• **Short problem**
Return the full listing exactly as it is written.

• **Data provided**
(begin)

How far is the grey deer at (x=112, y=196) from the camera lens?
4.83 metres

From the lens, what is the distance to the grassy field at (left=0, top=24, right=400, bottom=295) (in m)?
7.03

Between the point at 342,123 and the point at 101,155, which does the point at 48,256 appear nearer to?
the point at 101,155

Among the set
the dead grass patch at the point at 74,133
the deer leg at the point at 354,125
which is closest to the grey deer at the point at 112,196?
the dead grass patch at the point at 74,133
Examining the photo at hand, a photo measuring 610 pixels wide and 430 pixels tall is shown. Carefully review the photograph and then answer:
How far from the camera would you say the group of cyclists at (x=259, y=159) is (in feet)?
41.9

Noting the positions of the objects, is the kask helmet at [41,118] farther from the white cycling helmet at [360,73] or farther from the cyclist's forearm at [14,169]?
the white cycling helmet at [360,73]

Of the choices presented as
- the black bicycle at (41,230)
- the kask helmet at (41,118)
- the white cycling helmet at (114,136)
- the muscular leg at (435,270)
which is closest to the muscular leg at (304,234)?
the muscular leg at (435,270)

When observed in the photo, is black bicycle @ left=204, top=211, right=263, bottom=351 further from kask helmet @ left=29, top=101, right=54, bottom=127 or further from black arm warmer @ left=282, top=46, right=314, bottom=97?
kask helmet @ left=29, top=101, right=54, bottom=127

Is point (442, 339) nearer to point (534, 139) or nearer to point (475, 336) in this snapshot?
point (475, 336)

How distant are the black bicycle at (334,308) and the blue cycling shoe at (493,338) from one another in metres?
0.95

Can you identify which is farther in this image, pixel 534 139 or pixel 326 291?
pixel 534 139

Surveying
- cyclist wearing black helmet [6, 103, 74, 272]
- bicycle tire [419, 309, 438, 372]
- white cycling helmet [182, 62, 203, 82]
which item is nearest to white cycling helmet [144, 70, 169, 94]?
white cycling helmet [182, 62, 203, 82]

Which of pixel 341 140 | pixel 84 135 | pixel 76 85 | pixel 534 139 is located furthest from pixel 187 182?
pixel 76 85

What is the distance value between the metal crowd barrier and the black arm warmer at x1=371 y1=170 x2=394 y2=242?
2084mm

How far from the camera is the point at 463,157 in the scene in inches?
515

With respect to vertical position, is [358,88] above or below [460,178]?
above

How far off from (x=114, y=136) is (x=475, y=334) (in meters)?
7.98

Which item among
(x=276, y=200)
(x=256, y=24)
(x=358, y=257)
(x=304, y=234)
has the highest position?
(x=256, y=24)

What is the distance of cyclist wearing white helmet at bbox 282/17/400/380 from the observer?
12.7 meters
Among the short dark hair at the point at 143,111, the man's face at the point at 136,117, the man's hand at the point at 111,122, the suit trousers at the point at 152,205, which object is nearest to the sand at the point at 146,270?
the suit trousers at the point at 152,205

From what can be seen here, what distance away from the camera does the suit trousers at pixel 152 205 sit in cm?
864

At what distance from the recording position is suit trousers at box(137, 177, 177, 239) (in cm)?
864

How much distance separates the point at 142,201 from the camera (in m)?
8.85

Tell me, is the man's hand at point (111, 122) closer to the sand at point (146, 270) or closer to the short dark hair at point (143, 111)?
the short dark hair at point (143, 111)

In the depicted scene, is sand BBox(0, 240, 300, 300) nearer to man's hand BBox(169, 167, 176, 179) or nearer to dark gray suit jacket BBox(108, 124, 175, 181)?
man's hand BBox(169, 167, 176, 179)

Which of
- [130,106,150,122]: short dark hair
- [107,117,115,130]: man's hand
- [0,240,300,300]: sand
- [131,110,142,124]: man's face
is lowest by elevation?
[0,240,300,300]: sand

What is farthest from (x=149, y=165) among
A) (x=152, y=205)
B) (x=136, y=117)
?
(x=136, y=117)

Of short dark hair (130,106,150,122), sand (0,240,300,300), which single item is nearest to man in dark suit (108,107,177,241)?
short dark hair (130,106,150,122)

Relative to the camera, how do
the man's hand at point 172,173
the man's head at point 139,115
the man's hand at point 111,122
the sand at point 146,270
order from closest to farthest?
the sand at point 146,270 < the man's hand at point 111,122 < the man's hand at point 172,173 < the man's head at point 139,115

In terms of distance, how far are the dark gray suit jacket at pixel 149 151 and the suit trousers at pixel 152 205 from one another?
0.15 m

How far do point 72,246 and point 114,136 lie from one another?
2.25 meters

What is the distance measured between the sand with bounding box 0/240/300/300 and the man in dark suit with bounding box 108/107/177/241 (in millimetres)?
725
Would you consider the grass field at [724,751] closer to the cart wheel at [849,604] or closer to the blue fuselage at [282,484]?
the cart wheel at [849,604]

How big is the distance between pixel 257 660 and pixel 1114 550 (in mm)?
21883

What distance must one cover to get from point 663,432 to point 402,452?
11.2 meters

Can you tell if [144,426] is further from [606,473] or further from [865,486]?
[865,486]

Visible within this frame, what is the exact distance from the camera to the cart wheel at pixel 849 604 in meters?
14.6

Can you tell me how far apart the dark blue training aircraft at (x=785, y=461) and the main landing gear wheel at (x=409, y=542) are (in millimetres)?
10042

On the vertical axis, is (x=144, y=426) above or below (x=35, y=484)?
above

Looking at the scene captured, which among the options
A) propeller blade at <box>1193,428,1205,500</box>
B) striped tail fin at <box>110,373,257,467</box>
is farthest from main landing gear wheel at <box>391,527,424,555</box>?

(end)

• **Task response**
How far is the grey deer at (x=112, y=196) from the camera lens?
4.83 metres

From the lens, what is the distance to the grassy field at (left=0, top=24, right=400, bottom=295) (in m)?
7.03

Between the point at 342,123 and the point at 101,155, which does the point at 48,256 appear nearer to?
the point at 101,155

Among the set
the dead grass patch at the point at 74,133
the deer leg at the point at 354,125
which is closest to the grey deer at the point at 112,196?
the dead grass patch at the point at 74,133
Examining the photo at hand, a photo measuring 610 pixels wide and 430 pixels tall is shown. Carefully review the photograph and then answer:
How far from the camera would you say the group of cyclists at (x=259, y=159) is (in feet)?
41.9

Noting the positions of the objects, is the kask helmet at [41,118] farther from the white cycling helmet at [360,73] or farther from the cyclist's forearm at [14,169]?
the white cycling helmet at [360,73]

Of the choices presented as
- the black bicycle at (41,230)
- the kask helmet at (41,118)
- the white cycling helmet at (114,136)
- the muscular leg at (435,270)
which is closest to the muscular leg at (304,234)?
the muscular leg at (435,270)

When observed in the photo, is black bicycle @ left=204, top=211, right=263, bottom=351 further from kask helmet @ left=29, top=101, right=54, bottom=127 or further from black arm warmer @ left=282, top=46, right=314, bottom=97?
kask helmet @ left=29, top=101, right=54, bottom=127

Is point (442, 339) nearer to point (534, 139) or nearer to point (475, 336) in this snapshot?
point (475, 336)

How distant are the black bicycle at (334,308) and the blue cycling shoe at (493,338) from one another in metres?
0.95

Can you identify which is farther in this image, pixel 534 139 or pixel 326 291?
pixel 534 139

Surveying
- cyclist wearing black helmet [6, 103, 74, 272]
- bicycle tire [419, 309, 438, 372]
- white cycling helmet [182, 62, 203, 82]
which item is nearest to white cycling helmet [144, 70, 169, 94]?
white cycling helmet [182, 62, 203, 82]

Which of pixel 341 140 | pixel 84 135 | pixel 76 85 | pixel 534 139 is located furthest from pixel 187 182?
pixel 76 85

What is the distance value between the metal crowd barrier and the black arm warmer at x1=371 y1=170 x2=394 y2=242?
2084mm

How far from the camera is the point at 463,157 in the scene in inches?
515

With respect to vertical position, is [358,88] above or below [460,178]?
above

How far off from (x=114, y=136) is (x=475, y=334) (in meters)?
7.98

Which item among
(x=276, y=200)
(x=256, y=24)
(x=358, y=257)
(x=304, y=234)
has the highest position?
(x=256, y=24)

What is the distance of cyclist wearing white helmet at bbox 282/17/400/380 from the observer?
12.7 meters
Among the short dark hair at the point at 143,111, the man's face at the point at 136,117, the man's hand at the point at 111,122, the suit trousers at the point at 152,205, which object is nearest to the sand at the point at 146,270?
the suit trousers at the point at 152,205

From what can be seen here, what distance away from the camera does the suit trousers at pixel 152 205 sit in cm?
864

At what distance from the recording position is suit trousers at box(137, 177, 177, 239) (in cm)?
864

How much distance separates the point at 142,201 from the camera (in m)?
8.85

Tell me, is the man's hand at point (111, 122) closer to the sand at point (146, 270) or closer to the short dark hair at point (143, 111)?
the short dark hair at point (143, 111)

In the depicted scene, is sand BBox(0, 240, 300, 300) nearer to man's hand BBox(169, 167, 176, 179) or nearer to dark gray suit jacket BBox(108, 124, 175, 181)?
man's hand BBox(169, 167, 176, 179)

Which of
- [130,106,150,122]: short dark hair
- [107,117,115,130]: man's hand
- [0,240,300,300]: sand
- [131,110,142,124]: man's face
is lowest by elevation?
[0,240,300,300]: sand

What is farthest from (x=149, y=165) among
A) (x=152, y=205)
B) (x=136, y=117)
?
(x=136, y=117)

Of short dark hair (130,106,150,122), sand (0,240,300,300), which single item is nearest to man in dark suit (108,107,177,241)?
short dark hair (130,106,150,122)

Relative to the camera, how do
the man's hand at point 172,173
the man's head at point 139,115
the man's hand at point 111,122
the sand at point 146,270
order from closest to farthest?
the sand at point 146,270 < the man's hand at point 111,122 < the man's hand at point 172,173 < the man's head at point 139,115

In terms of distance, how far are the dark gray suit jacket at pixel 149 151 and the suit trousers at pixel 152 205 from one another?
0.15 m

How far do point 72,246 and point 114,136 lie from one another?
2.25 meters

What is the distance measured between the sand with bounding box 0/240/300/300 and the man in dark suit with bounding box 108/107/177/241 (in millimetres)?
725
Would you consider the grass field at [724,751] closer to the cart wheel at [849,604] or closer to the blue fuselage at [282,484]?
the cart wheel at [849,604]

How big is the distance between pixel 257 660 and pixel 1114 550 (in mm)?
21883

What distance must one cover to get from point 663,432 to point 402,452?
11.2 meters

Can you tell if [144,426] is further from [606,473] or further from [865,486]?
[865,486]

Visible within this frame, what is the exact distance from the camera to the cart wheel at pixel 849 604 in meters?
14.6

Can you tell me how far apart the dark blue training aircraft at (x=785, y=461) and the main landing gear wheel at (x=409, y=542) are (in millimetres)?
10042

On the vertical axis, is (x=144, y=426) above or below (x=35, y=484)?
above

Looking at the scene captured, which among the options
A) propeller blade at <box>1193,428,1205,500</box>
B) striped tail fin at <box>110,373,257,467</box>
is farthest from main landing gear wheel at <box>391,527,424,555</box>?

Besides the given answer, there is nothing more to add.